Такие потрясения бывали в послевоенной Старой Руссе не однажды. Много лет спустя после войны строители рыли котлован под фундамент будущего гаража. На лопаты стали вдруг попадать обрывки одежды, обувь, кости. На глубине полутора метров открылось — расстрелянные женщины, семь детей, которым не исполнилось и десяти, старики, юноши…
Из земли доставали брошки, кольца, сумочки, серьги, нашли остатки пухового платка, сантиметр, детские игрушечные часы. По ним старорусцы узнавали своих родных, друзей, знакомых.
Я перечитываю слова указа: «За мужество и стойкость, проявленные трудящимися города…»
Бои здесь были действительно жестокие. Не только на земле, но и в небе. Здесь воевал Алексей Маресьев. Здесь летчик Тимур Фрунзе, сын легендарного полководца, в паре с лейтенантом Шутовым завязал бой с немецкими бомбардировщиками и истребителями. Бомбардировщиков было тридцать (!), а истребителей восемь (!). Советские летчики заставили врага сбросить бомбовый груз на немецкие войска.
Первым сбили Шутова, и Тимур продолжал сражаться один. Посмертно ему, Тимуру Фрунзе, присвоено звание Героя.
Много горожан ушло в партизаны. Старая Русса — один из тех городов, который дал целое партизанское соединение. О том, как сражались здесь партизаны, рассказывал мне командир разведки 4-й старорусской партизанской бригады Владимир Иванович Кухарев:
— У нас повторили подвиг Зои Космодемьянской. На глазах у подруг повесили школьницу Нину Козлову. Она не созналась, что связана с нами.
Впрочем, мне, наверное, надо рассказать о самом Кухареве. Во-первых, он мне ближе других. А во-вторых, несколько лет назад Владимира Ивановича не стало.
Уходят люди, лучшие люди уходят.
Я просто обязан рассказать о Кухареве.
Простая мудрость
Днем ли приезжал в Старую Руссу, ночью ли на поезде, я всегда шел прямо к нему. Хоть в избе его не очень просторно, он держал постоянно комнату с нетронутой постелью.
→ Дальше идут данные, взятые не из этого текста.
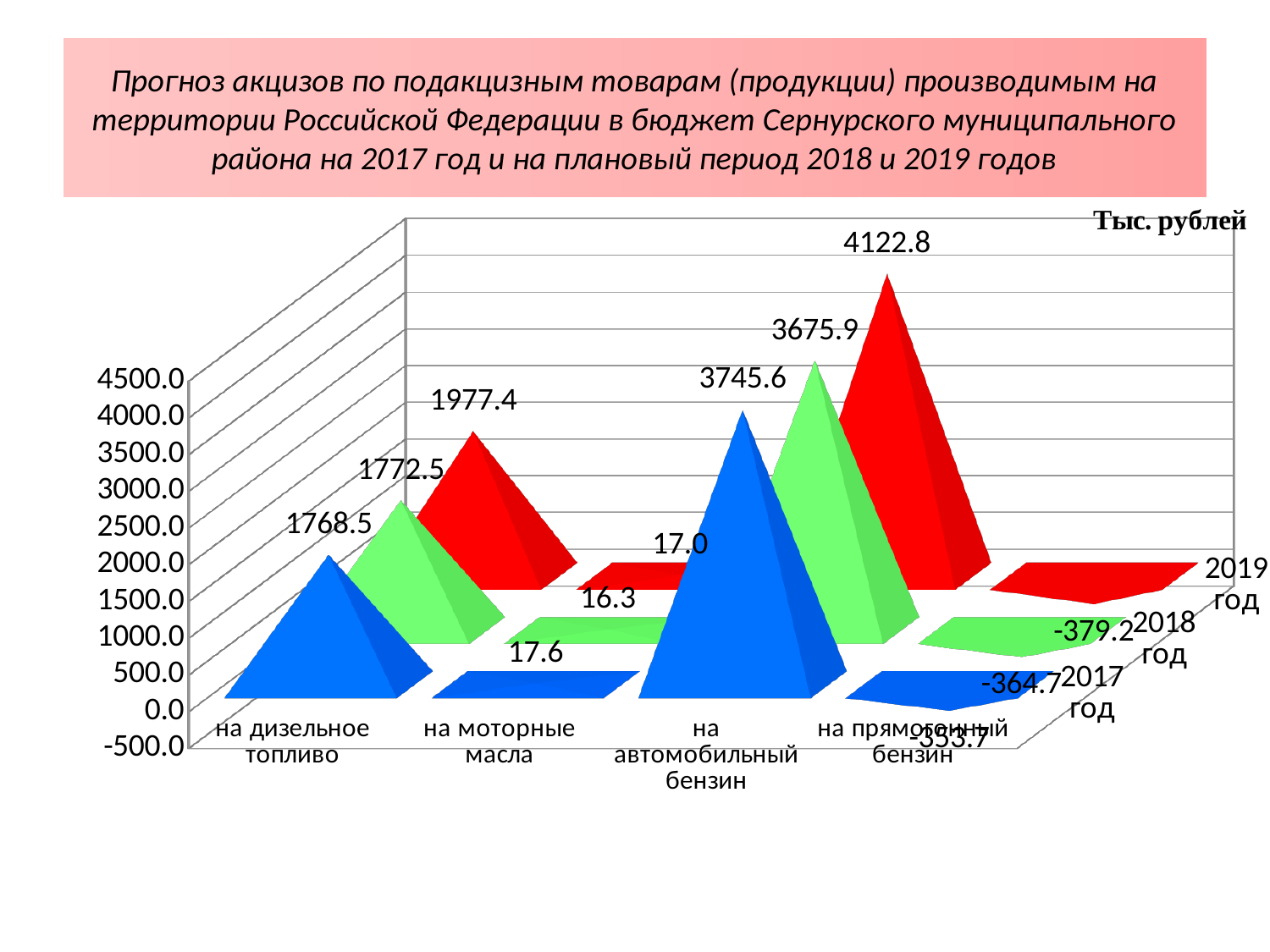
How many product categories are shown on the x axis of the chart? 4 What is the forecast value for 'на дизельное топливо' in 2019 год? 1977.4 What unit is indicated in the top right corner of the chart? Тыс. рублей Which category has the lowest value in 2018 год? на прямогонный бензин What type of chart is shown on the slide? bar chart What is the forecast value for 'на моторные масла' in 2018 год? 16.3 What is the forecast value for 'на дизельное топливо' in 2017 год? 1768.5 What is the difference between the 2019 год and 2017 год values for 'на автомобильный бензин'? 377.2 Which category has the highest value in 2019 год? на автомобильный бензин Which is larger for 'на дизельное топливо': the 2018 год value or the 2019 год value? 2019 год How many series (years) does the chart show? 3 What is the forecast value for 'на автомобильный бензин' in 2019 год? 4122.8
— Не ты, так другой кто может приехать,— объяснил он.
Могли приехать к нему старые латышские стрелки, бывшие партизаны, с которыми он прошел войну, учителя, музейные работники. Поскольку гости у Владимира Ивановича только дорогие, других нет, чтобы никто из них не оказался нежданным в доме, он и выделил им комнату.
Однажды я застал у него дома знакомого плотника из соседней деревни — высоченного, крепкого, с лохматыми бровями старика. Иван Петрович сидел, положив на стол большие узловатые руки.
— Ты вот,— спрашивал он степенно,— расскажи, как там, за морями-океанами живут? Как думаешь, чем они от нас, а вернее… чем мы от них отличаемся?
Я стал рассказывать ему о комнате Кухарева, которую он отделил для гостей. О том, что, приезжая в Старую Руссу днем, ни разу еще не застал его дома: то помогает соседу крышу чинить, то на другом конце улицы кому-то дрова пилит и колет, то ворота новые ставит. А случай с Румянцевым?
…Михаил Румянцев умирал от рака желудка. Как-то зашел к нему Кухарев. Крыша прохудилась, течет. Сбились возле больного детишки, трое — уже полусироты. Вернулся Владимир Иванович домой и попросил жену: «Поскреби-ка деньжат…» Потом пошел по соседям, те помогли. Купили рамы, балки, доски, шифер. Через два дня, в воскресенье, во двор к Румянцевым пришли двенадцать человек. Больной только глазами показал, чтобы вынесли его во двор. Кухарев командовал, распоряжался в доме, а Михаил Румянцев лежал на тихом июньском дворе, молча смотрел на все.
— Теперь тебе умирать нельзя,— говорил через несколько дней Кухарев,— дом-то как новенький.
Больному в самом деле стало лучше. Однажды они с Кухаревым съездили даже на охоту.
Он прожил еще целый год. Это, конечно, Кухарев продлил ему жизнь.
Такие вот дела, говорил я Ивану Петровичу. У одного журналиста прочел я мудрость, поразившую меня простотой: самое главное в твоей жизни — не ты сам. Главное — не ты сам… Так вот, отличие наше в том…
— Да, да, да…— говорил в задумчивости старый плотник.
Был вечер, потом ночь, потом было утро, а мы все говорили, говорили в этот мой приезд. Впервые приехал я к Владимиру Ивановичу не просто в гости, а в командировку. Впервые записывал в блокнот все, что он рассказывал мне, выстраивал хронологию его жизни.
Его биография — во многом типичная биография поколения.